If you have any recipes for the above items on my 21 Foods List, please do send them my way. I’d love to try them out!
Also, for those of you who have been asking, here is my delicious bean ball recipe (click on link for more ideas for the best ways to eat them and for substitutions if you don’t have some of the ingredients readily available):
Energizing Protein-packed Bean Balls
Ingredients 1 can red kidney beans (rinsed and drained to remove any excess sodium) 2 heaping tbsp homemade ketchup (recipe below) 1 tbsp water 2 cloves garlic, minced finely A few squirts of lemon juice 5 tbsp wheat germ 4 tbsp flaxseed meal 2 tbsp whole wheat flour 1 tbsp hemp seeds 1/2 tsp dried oregano 1/4 tsp dried thyme
Directions 1. Preheat the oven to 375 F.
2. Mash the kidney beans in a mixing bowl so that there are still some chunks of beans.
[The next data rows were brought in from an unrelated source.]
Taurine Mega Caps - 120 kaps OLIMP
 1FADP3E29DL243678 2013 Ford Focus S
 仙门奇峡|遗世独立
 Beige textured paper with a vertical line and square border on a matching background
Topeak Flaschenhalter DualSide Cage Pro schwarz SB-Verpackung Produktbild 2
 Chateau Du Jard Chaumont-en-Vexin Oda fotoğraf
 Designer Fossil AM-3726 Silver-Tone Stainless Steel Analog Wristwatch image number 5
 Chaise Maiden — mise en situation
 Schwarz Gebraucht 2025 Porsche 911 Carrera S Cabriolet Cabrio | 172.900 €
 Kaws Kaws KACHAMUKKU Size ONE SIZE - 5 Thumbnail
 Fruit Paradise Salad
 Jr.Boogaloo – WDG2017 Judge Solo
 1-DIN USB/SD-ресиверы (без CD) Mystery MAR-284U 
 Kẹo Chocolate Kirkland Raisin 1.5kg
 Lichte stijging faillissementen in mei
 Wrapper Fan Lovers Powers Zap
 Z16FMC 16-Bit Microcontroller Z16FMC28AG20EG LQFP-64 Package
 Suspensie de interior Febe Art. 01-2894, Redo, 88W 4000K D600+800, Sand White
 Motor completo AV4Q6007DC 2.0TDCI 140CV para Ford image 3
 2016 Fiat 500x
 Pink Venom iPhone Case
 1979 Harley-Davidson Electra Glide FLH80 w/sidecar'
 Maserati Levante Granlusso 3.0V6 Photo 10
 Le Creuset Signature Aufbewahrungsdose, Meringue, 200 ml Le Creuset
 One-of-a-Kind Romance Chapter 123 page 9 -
Add the rest of the ingredients and use a spoon to mix everything together until it is well combined.
3. Roll the bean mixture into small balls. You should get between about 20 and 30 balls.
4. Spread parchment paper on a baking sheet. Place the balls on the sheet and spray them with some olive oil. Bake for about 15 minutes, until lightly browned on the bottom, then flip them and bake for another 10 minutes.
To make the ketchup: Combine 1 can tomato paste, 2 tbsp water, 1 tbsp agave nectar (or honey), 1/4 tsp sea salt, 1/4 tsp cumin, 1/8 tsp whole grain mustard, 1/4 tsp cinnamon, 1/8 tsp ground cloves and 2 tbsp cider vinegar. Refrigerate until use.